4. Por último, bajo los lineamientos expuestos, se advierte que no existió vulneración al derecho fundamental de petición de la actora, pues está claro que con las contestaciones de la CNSC allegadas por la misma accionante con su libelo de tutela, se resolvió de fondo su solicitud inicial, la cual por haberse reiterado en dos oportunidades fueron respondidas remitiéndose a lo contestado frente a la reclamación primigenia.
5. Las anteriores razones se estiman suficientes para confirmar el fallo proferido en la primera instancia, máxime, como quiera que no se acreditó la eventual causación de un perjuicio irremediable.
III. DECISIÓN
En mérito de lo expuesto, la Corte Suprema de Justicia, en Sala de Casación Civil, administrando justicia en nombre de la República y por autoridad de la ley, CONFIRMA la sentencia impugnada.
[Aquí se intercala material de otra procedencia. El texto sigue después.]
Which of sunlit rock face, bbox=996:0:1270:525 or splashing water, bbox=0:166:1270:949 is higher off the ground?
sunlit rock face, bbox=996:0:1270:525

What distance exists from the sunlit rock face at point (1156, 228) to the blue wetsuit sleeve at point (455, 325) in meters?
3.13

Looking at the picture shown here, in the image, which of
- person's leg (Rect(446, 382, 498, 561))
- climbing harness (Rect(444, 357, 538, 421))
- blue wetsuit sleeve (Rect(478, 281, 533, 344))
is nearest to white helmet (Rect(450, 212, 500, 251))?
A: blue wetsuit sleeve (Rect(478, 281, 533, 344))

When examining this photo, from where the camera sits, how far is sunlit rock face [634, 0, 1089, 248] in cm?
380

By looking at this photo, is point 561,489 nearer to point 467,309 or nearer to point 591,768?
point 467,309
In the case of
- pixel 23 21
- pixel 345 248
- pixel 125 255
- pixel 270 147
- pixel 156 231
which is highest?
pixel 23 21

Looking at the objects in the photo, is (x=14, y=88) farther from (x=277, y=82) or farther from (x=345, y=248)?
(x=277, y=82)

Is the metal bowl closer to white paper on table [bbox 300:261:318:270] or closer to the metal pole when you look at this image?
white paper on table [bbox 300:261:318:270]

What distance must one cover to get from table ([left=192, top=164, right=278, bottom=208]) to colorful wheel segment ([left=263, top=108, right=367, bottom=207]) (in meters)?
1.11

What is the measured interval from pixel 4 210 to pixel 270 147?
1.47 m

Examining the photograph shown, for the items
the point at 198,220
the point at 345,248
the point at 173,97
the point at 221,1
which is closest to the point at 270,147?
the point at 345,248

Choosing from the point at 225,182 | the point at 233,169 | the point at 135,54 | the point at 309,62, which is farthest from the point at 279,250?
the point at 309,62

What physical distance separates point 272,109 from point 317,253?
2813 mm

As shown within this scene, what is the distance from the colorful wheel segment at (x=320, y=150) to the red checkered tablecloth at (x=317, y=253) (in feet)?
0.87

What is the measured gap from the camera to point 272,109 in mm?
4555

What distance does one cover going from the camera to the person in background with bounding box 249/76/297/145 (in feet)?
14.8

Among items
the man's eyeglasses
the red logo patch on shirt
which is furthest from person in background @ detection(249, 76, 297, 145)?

Comuníquese telegráficamente lo aquí resuelto a las partes; y, en oportunidad, remítase el expediente a la Corte Constitucional, para su eventual revisión.
LUIS ARMANDO TOLOSA VILLABONA
Presidente de Sala
MARGARITA CABELLO BLANCO
ÁLVARO FERNANDO GARCÍA RESTREPO
FERNANDO GIRALDO GUTIÉRREZ
ARIEL SALAZAR RAMÍREZ
JESÚS VALL DE RUTÉN RUIZ
1 Sentencia de 2 de septiembre de 2011, exp. T-2011-0348-01, reiterada en fallo de 23 de octubre de 2012, exp. T-2012-0029-01.
2 Sentencia de 23 de octubre de 2012, exp. T-2012-0029-01. El mismo criterio se adoptó en la sentencia de 30 de octubre siguiente, exp. T-2012-0030-01.